Confidence runs trigger analysis automatically alongside the standard analysis for every experiment. Teams don't need to configure it or decide in advance whether to use it. Both results appear side by side, so you can see the effect on the full population and on triggered users.
What's the caveat with trigger analysis effect sizes?
This is the part that trips people up. The effect size you estimate from trigger analysis applies to triggered users only. It does not translate directly to the full population.
Say trigger analysis shows a 5% lift in conversion among users who reached checkout. That doesn't mean the feature will produce a 5% lift across all users if you ship it. The full-population effect depends on what fraction of users actually trigger, and that fraction can change after launch (for example, if the feature is promoted more broadly, the triggering population may shift in composition).
The correct interpretation: trigger analysis tells you whether the change works for the people it reaches. Whether that translates to a meaningful full-population impact depends on the trigger rate and whether the triggered population is representative of the broader user base.
At Spotify, teams use trigger analysis to distinguish between "this change doesn't work" and "this change works but not enough users encounter it." Those two conclusions lead to different next steps. The first suggests rethinking the approach. The second suggests improving discoverability.
When should you rely on trigger analysis vs. the full-population result?

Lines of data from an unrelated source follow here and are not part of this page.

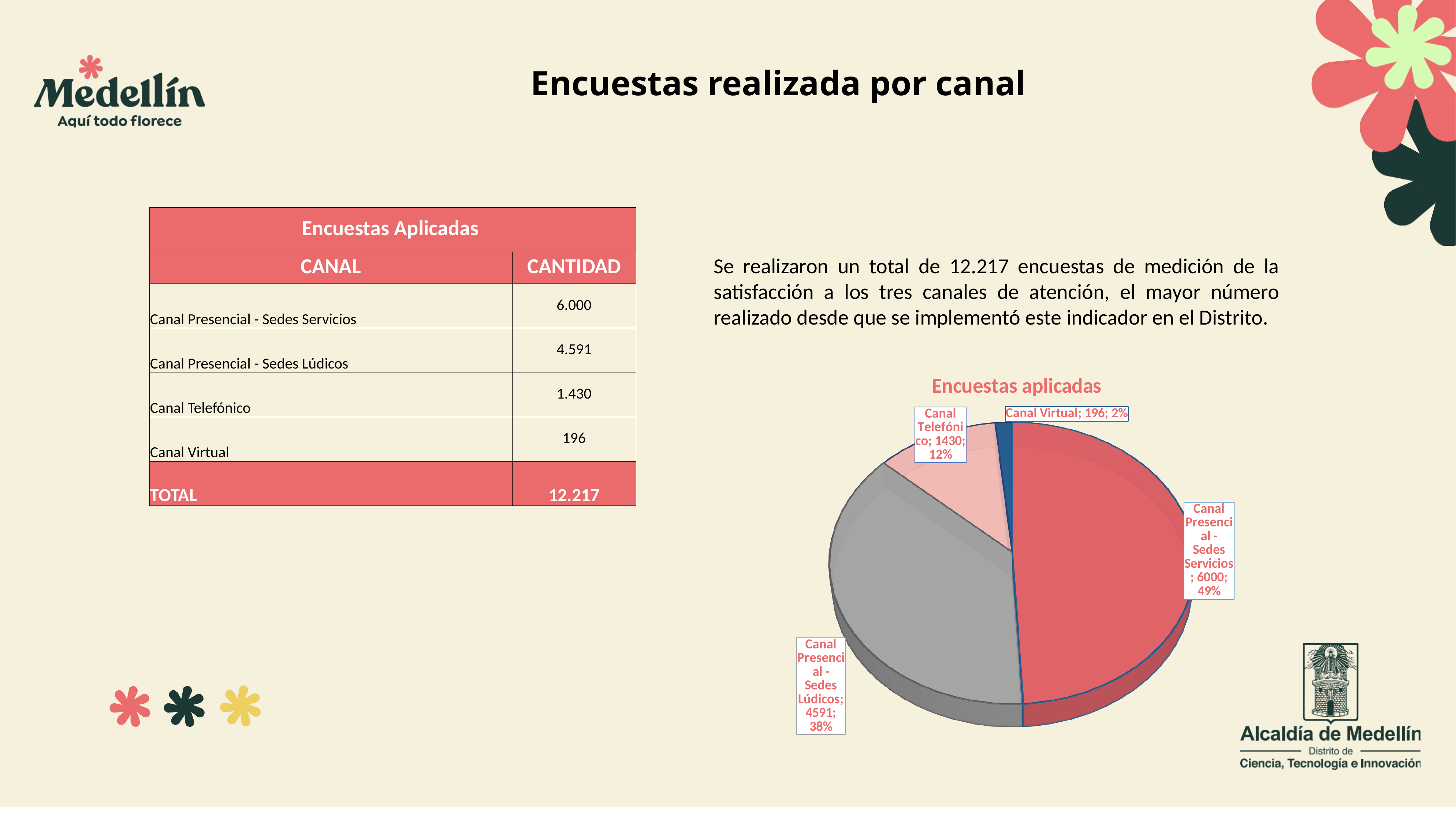
What is the title of the pie chart? Encuestas aplicadas What is the difference between the values for Canal Presencial - Sedes Servicios and Canal Presencial - Sedes Lúdicos in the pie chart? 1409 Which category has the largest slice in the pie chart? Canal Presencial - Sedes Servicios Which category has the smallest slice in the pie chart? Canal Virtual How many slices does the pie chart have? 4 Which is larger in the pie chart, Canal Telefónico or Canal Virtual? Canal Telefónico What kind of chart is shown on the slide? Pie chart What value is shown for Canal Virtual in the pie chart? 196 What value is shown for Canal Presencial - Sedes Servicios in the pie chart? 6000 What value is shown for Canal Telefónico in the pie chart? 1430 What value is shown for Canal Presencial - Sedes Lúdicos in the pie chart? 4591 What share of the pie does Canal Presencial - Sedes Lúdicos represent? 38%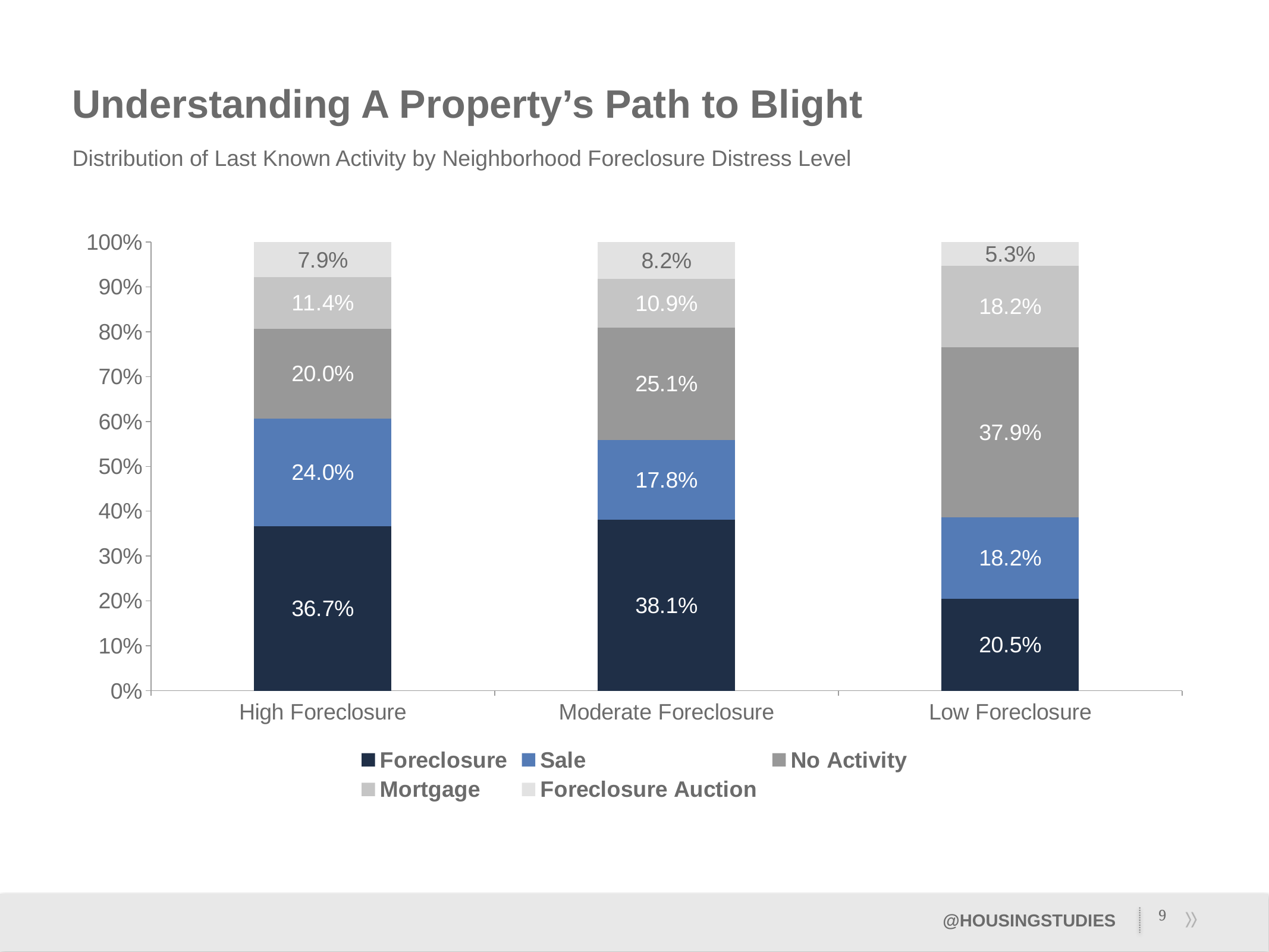
How many neighborhood distress levels are shown on the x axis? 3 How many series does the legend list? 5 Which neighborhood distress level has the highest Foreclosure share? Moderate Foreclosure Which series is shown in the darkest colour at the bottom of each bar? Foreclosure What is the Foreclosure Auction share for Low Foreclosure neighborhoods? 5.3% What kind of chart is shown on the slide? Stacked bar chart What is the Foreclosure share for High Foreclosure neighborhoods? 36.7% What is the Sale share for Moderate Foreclosure neighborhoods? 17.8% Which neighborhood distress level has the lowest Sale share? Moderate Foreclosure What is the difference between the No Activity share in Low Foreclosure and High Foreclosure neighborhoods? 17.9% What is the No Activity share for Low Foreclosure neighborhoods? 37.9% Which is larger: the Mortgage share in High Foreclosure or in Moderate Foreclosure neighborhoods? High Foreclosure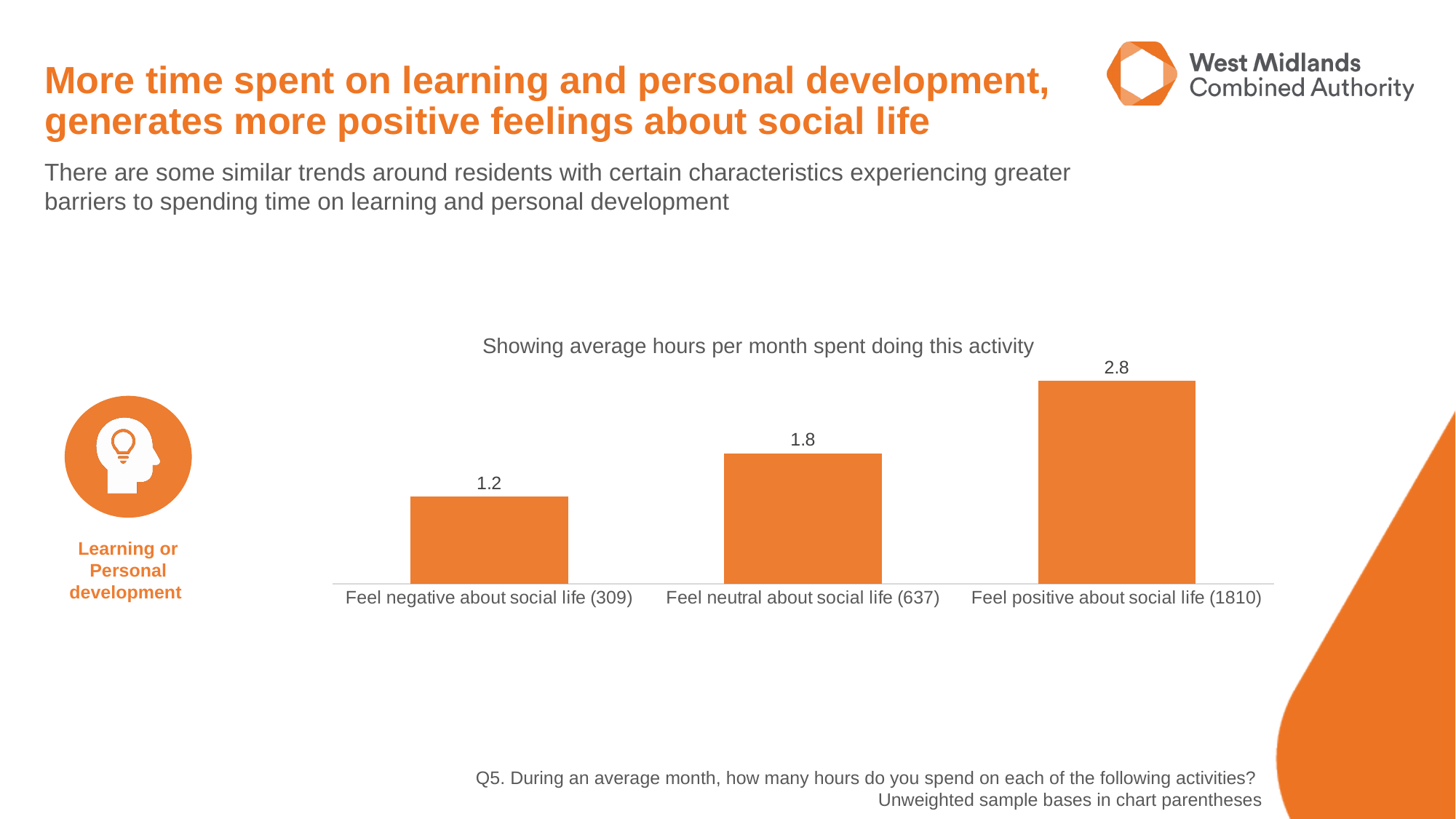
What is the average hours per month spent on learning or personal development for residents who feel neutral about social life? 1.8 What kind of chart is shown on the slide? Bar chart Which category has the lowest average hours per month? Feel negative about social life (309) What is the unweighted sample base for residents who feel neutral about social life? 637 Do the values rise or fall moving from left to right across the categories? Rise What is the average hours per month spent on learning or personal development for residents who feel positive about social life? 2.8 What is the difference in average hours per month between residents who feel neutral and those who feel negative about social life? 0.6 Which category has the highest average hours per month? Feel positive about social life (1810) How many categories are shown in the chart? 3 Which is larger: the value for residents who feel neutral about social life or those who feel positive about social life? Feel positive about social life What is the average hours per month spent on learning or personal development for residents who feel negative about social life? 1.2 What is the difference in average hours per month between residents who feel positive and those who feel negative about social life? 1.6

Use the full-population intent-to-treat (ITT) analysis as the primary decision metric when the goal is to estimate the overall impact of shipping the change. This is the right number for forecasting business impact, because it reflects the reality that most users won't encounter every feature.

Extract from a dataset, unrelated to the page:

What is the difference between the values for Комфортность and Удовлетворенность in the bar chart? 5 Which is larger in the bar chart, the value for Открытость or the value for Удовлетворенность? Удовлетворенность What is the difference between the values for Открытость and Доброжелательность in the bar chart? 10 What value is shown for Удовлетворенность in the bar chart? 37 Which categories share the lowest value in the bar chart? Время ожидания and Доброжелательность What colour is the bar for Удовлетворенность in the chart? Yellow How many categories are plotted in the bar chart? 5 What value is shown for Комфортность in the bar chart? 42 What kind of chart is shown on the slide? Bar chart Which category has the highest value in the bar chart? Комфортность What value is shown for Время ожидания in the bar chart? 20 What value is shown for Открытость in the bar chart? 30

Use trigger analysis when you need to understand mechanism: does the change actually work for users who experience it? It's also the right tool for debugging underpowered experiments. If the ITT result is inconclusive but trigger analysis shows a clear effect, the change probably works but the trigger rate is too low to move the population-level metric.
Confidence presents both analyses by default, so teams don't have to choose one framework in advance. The combination gives you both the business impact estimate and the mechanistic understanding.